Present everything from the start of the records down to the line containing "2260 millimetres" as a Markdown table with the columns Row and Line, numbering each row and skipping blank lines. Leave the pictures out.

Visual spatial reasoning records:

● ● ●

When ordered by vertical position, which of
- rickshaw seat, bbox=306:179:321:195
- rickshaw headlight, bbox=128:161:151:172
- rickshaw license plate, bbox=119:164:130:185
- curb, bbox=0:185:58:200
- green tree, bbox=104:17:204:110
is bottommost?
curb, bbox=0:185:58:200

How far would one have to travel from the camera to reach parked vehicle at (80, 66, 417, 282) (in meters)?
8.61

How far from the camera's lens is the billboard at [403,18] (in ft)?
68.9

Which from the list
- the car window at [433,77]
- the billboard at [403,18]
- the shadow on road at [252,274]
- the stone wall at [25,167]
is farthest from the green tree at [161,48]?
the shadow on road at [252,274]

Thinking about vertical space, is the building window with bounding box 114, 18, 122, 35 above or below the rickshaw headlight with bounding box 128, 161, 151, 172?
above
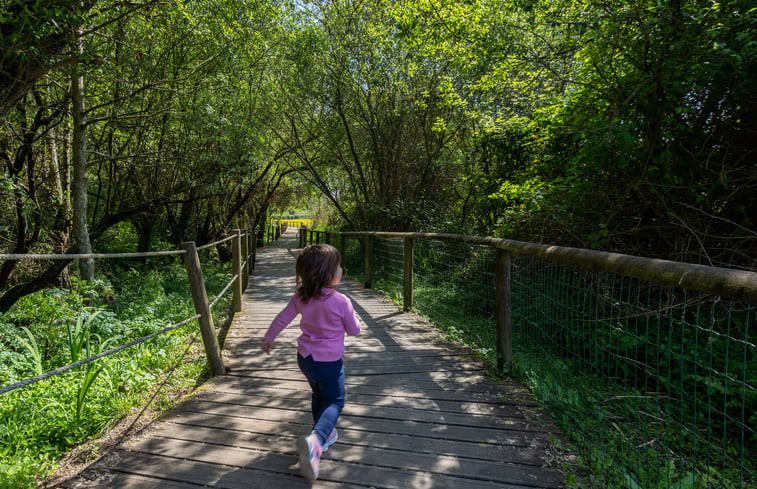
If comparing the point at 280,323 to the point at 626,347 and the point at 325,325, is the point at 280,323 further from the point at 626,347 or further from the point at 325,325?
A: the point at 626,347

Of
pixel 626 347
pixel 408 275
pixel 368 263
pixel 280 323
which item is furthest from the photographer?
pixel 368 263

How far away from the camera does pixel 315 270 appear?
2260 millimetres

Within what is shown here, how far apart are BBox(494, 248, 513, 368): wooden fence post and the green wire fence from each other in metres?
0.02

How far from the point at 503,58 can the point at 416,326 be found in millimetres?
3769

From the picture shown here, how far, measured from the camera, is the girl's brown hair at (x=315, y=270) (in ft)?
7.42

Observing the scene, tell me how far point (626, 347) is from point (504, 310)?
144cm

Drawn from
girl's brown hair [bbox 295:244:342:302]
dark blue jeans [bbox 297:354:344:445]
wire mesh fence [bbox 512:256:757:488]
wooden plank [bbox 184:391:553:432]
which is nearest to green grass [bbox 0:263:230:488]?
wooden plank [bbox 184:391:553:432]

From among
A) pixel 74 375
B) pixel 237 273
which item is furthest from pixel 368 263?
pixel 74 375

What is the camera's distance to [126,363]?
3.83 m

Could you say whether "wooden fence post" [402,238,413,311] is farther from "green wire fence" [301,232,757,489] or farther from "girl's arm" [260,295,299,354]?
"girl's arm" [260,295,299,354]

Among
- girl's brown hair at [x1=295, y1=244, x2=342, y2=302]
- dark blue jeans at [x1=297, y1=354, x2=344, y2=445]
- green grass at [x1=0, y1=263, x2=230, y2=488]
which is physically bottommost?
green grass at [x1=0, y1=263, x2=230, y2=488]

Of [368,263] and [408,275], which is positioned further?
[368,263]

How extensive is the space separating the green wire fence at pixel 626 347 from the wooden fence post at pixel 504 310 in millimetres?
17

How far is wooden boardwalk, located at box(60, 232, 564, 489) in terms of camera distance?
2.05 m
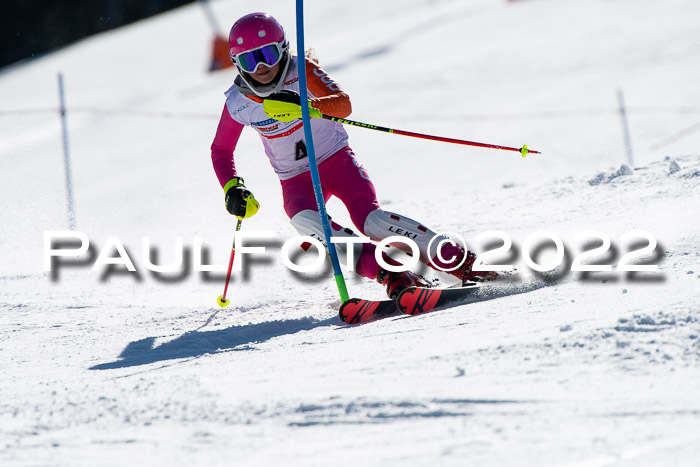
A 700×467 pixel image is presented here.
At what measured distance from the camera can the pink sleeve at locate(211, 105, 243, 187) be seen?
14.9 ft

● ● ●

The completed task
| Row | Line |
|---|---|
| 1 | When ordered by vertical position, which of |
| 2 | - rickshaw seat, bbox=306:179:321:195 |
| 3 | - rickshaw headlight, bbox=128:161:151:172 |
| 4 | - rickshaw license plate, bbox=119:164:130:185 |
| 5 | - curb, bbox=0:185:58:200 |
| 6 | - green tree, bbox=104:17:204:110 |
| 7 | is bottommost? |
| 8 | curb, bbox=0:185:58:200 |
| 9 | How far would one have to travel from the camera to reach parked vehicle at (80, 66, 417, 282) (in meters)? |
| 10 | 8.61 |
| 11 | How far from the camera's lens is the billboard at [403,18] (in ft)? |
| 12 | 68.9 |
| 13 | Which from the list |
| 14 | - the car window at [433,77] |
| 15 | - the billboard at [403,18] |
| 16 | - the shadow on road at [252,274] |
| 17 | - the stone wall at [25,167] |
| 18 | is farthest from the green tree at [161,48]? |
| 19 | the shadow on road at [252,274] |
| 20 | Thinking about vertical space, is the building window with bounding box 114, 18, 122, 35 above or below the rickshaw headlight with bounding box 128, 161, 151, 172? |
| 21 | above |
| 22 | If comparing the point at 280,323 to the point at 626,347 and the point at 325,325, is the point at 280,323 further from the point at 626,347 or further from the point at 325,325? |
| 23 | A: the point at 626,347 |
| 24 | Of |
| 25 | pixel 626 347 |
| 26 | pixel 408 275 |
| 27 | pixel 368 263 |
| 28 | pixel 280 323 |
| 29 | which item is furthest from the photographer? |
| 30 | pixel 368 263 |
| 31 | How far away from the camera does pixel 315 270 appear? |
| 32 | 2260 millimetres |